• Kutipan Halaman
Akademisi Muhammadiyah Alimatul Qibtiyah menyebut bahwa masih terdapat banyak ketidaksetaraan gender di Indonesia. Contoh paling gampang yang ia berikan adalah jumlah guru besar.
Menurutnya, guru besar laki-laki lebih banyak empat kali lipat dibandingkan dengan guru besar perempuan. Ia juga menyebut bahwa perempuan yang menjadi pemimpin di perguruan tinggi hanya sekitar 15-20%.
Hal tersebut ia sampaikan dalam kegiatan Online International Seminar “Building International Cooperation to Reinforce Commitments s and Practices of Islam as Rahmatan Lil ‘Alamin”, Rabu (26/1). Kegiatan tersebut digelar oleh INFID, PP Muhammadiyah, dan PBNU.
Di sisi lain, Indonesia juga masih dihantui oleh masalah kekerasan seksual. Sebagian masyarakat Indonesia masih menganggap bahwha kasus-kasus kekerasan seksual terhadap perempuan disebabkan oleh kesalahan dari perempuan atau korban. Kesalahan tersebut, menurut sebagian orang tadi, disebabkan oleh cara berpakaian perempuan yang mengundang hasrat laki-laki.
“Ini adalah stereotype yang salah. Jika kita terus berpikir seperti ini, maka masalah tidak akan selesai,” ujarnya.
Perempuan, imbuhnya, juga mendapatkan tantangan dengan stigma sebagai sumber fitnah. Hal tersebut secara tidak langsung membuat perempuan menjadi ragu-ragu untuk memimpin dan berperan di ruang publik.
Padahal, menurut guru besar UIN Sunan Kalijaga tersebut, Islam adalah agama yang rahmatan lil ‘alamin, agama yang menghormati seluruh makhluk tanpa membeda-bedakan. Maka, seluruh manusia memiliki derajat yang sama.

• Data yang Ditampilkan
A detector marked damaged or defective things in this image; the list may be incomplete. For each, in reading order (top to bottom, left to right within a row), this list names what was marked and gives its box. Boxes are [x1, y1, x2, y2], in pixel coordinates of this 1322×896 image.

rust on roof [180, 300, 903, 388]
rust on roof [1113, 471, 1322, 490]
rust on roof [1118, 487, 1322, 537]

• Tugas Latihan
1. Tuliskan semua bagian kutipan halaman di atas, mulai dari "Perempuan, imbuhnya, juga" terus ke bawah sampai "derajat yang sama.".
2. Ringkaslah paragraf dalam teks tentang ketidaksetaraan gender yang diawali "Di sisi lain, Indonesia juga masih dihantui" menjadi daftar poin singkat tanpa menghilangkan fakta utamanya.

• Jawaban Latihan
1.
Perempuan, imbuhnya, juga mendapatkan tantangan dengan stigma sebagai sumber fitnah. Hal tersebut secara tidak langsung membuat perempuan menjadi ragu-ragu untuk memimpin dan berperan di ruang publik.
Padahal, menurut guru besar UIN Sunan Kalijaga tersebut, Islam adalah agama yang rahmatan lil ‘alamin, agama yang menghormati seluruh makhluk tanpa membeda-bedakan. Maka, seluruh manusia memiliki derajat yang sama.

2.
- Indonesia masih dihantui masalah kekerasan seksual.
- Sebagian masyarakat menganggap kasus kekerasan seksual terhadap perempuan disebabkan oleh kesalahan perempuan atau korban.
- Menurut sebagian orang itu, kesalahan tersebut berasal dari cara berpakaian perempuan yang dianggap mengundang hasrat laki-laki.